**** Source material ****
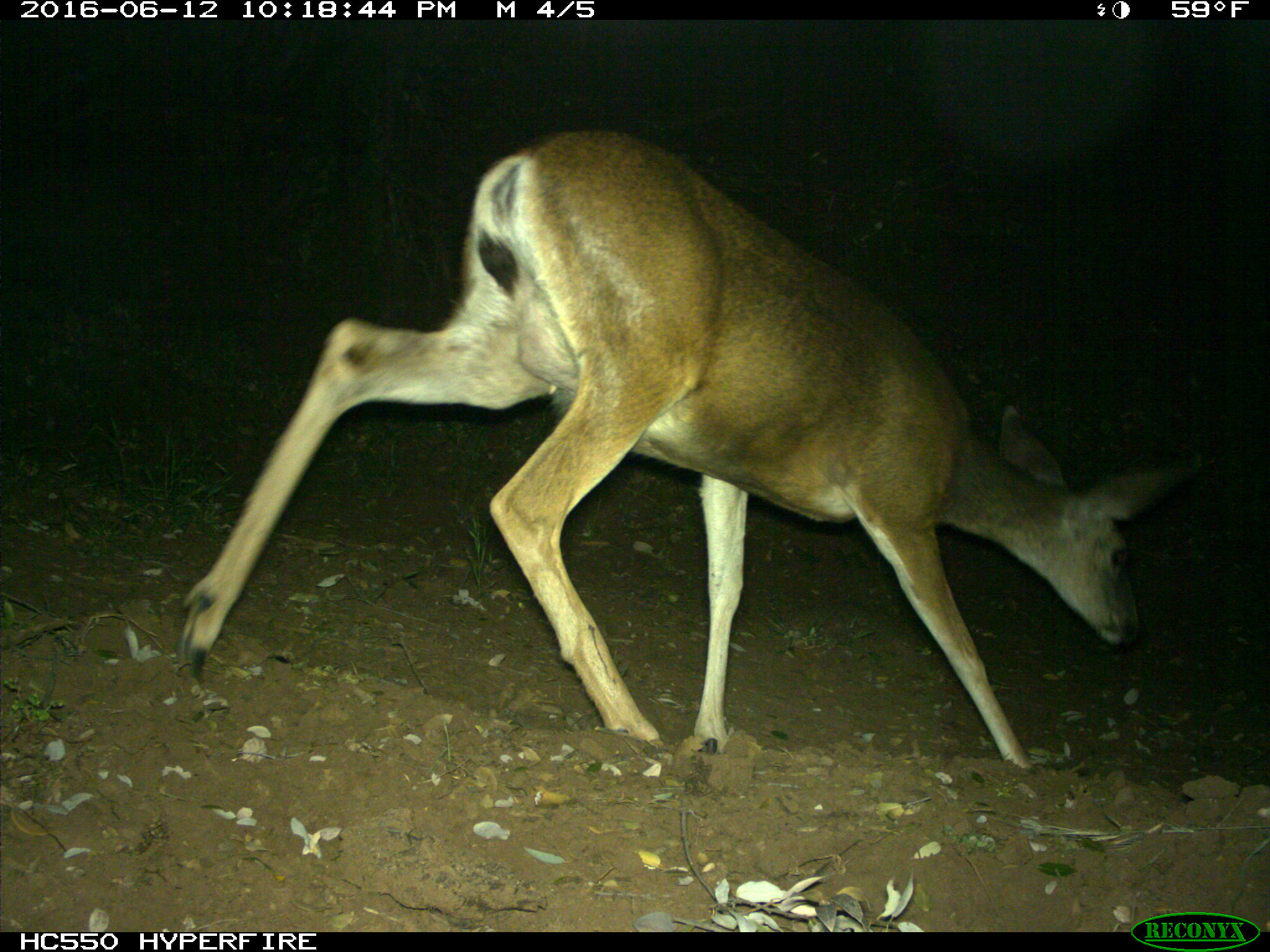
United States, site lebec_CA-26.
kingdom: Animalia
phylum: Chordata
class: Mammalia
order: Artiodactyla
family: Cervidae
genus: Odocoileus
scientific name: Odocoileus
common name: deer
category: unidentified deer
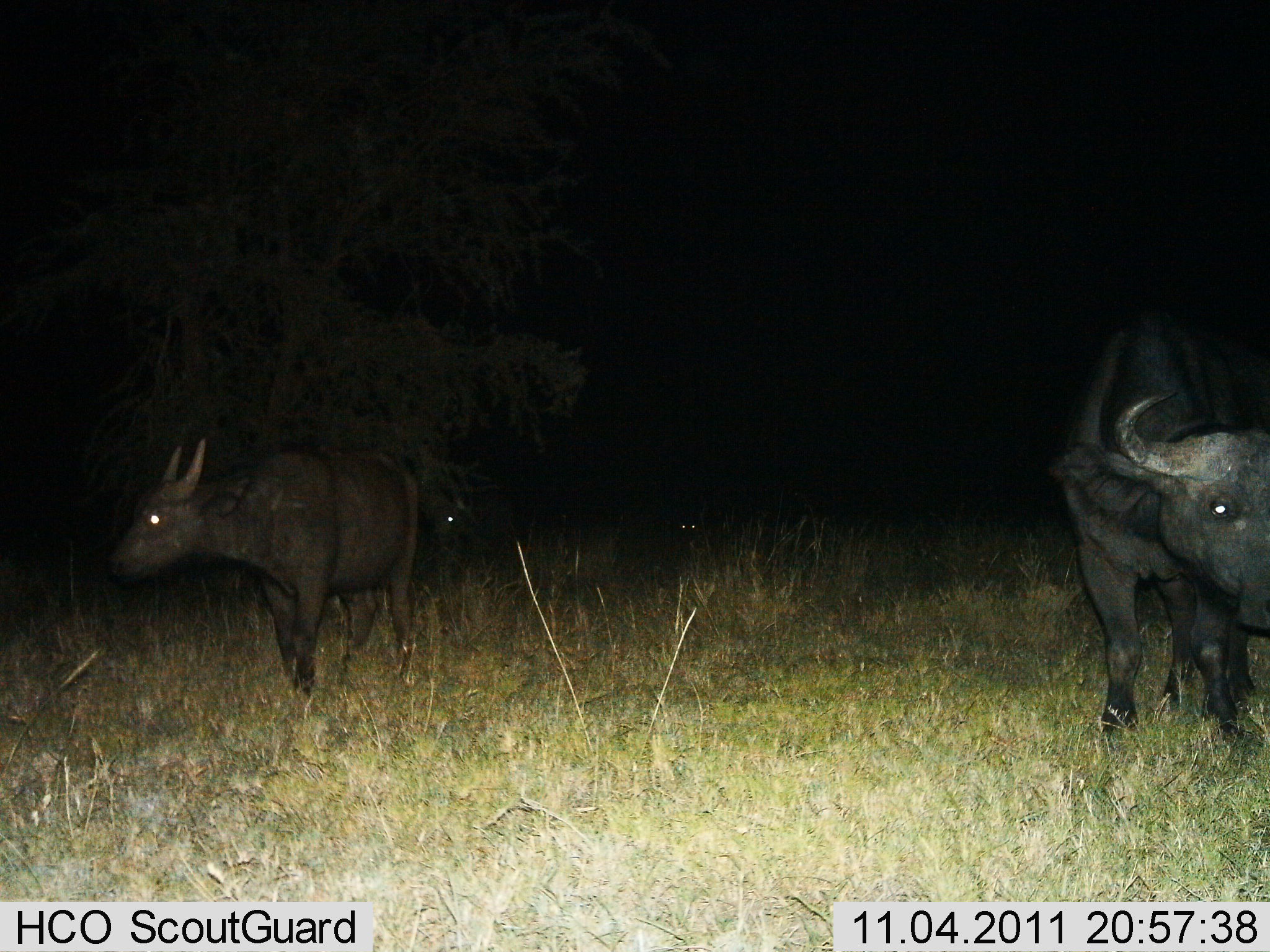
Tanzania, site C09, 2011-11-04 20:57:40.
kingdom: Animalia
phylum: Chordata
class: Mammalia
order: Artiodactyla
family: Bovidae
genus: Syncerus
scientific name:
****
**** Source material ****
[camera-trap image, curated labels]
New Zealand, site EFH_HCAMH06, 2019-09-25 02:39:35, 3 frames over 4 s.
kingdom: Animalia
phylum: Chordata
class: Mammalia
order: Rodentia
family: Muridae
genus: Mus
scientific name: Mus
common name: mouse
****
## Directions for this task:
Find the line with "New Zealand, site" in the entries above. Retype it and each line after it, exactly, through the line with "common name: mouse", and stop there.

## Solution for this problem:
New Zealand, site EFH_HCAMH06, 2019-09-25 02:39:35, 3 frames over 4 s.
kingdom: Animalia
phylum: Chordata
class: Mammalia
order: Rodentia
family: Muridae
genus: Mus
scientific name: Mus
common name: mouse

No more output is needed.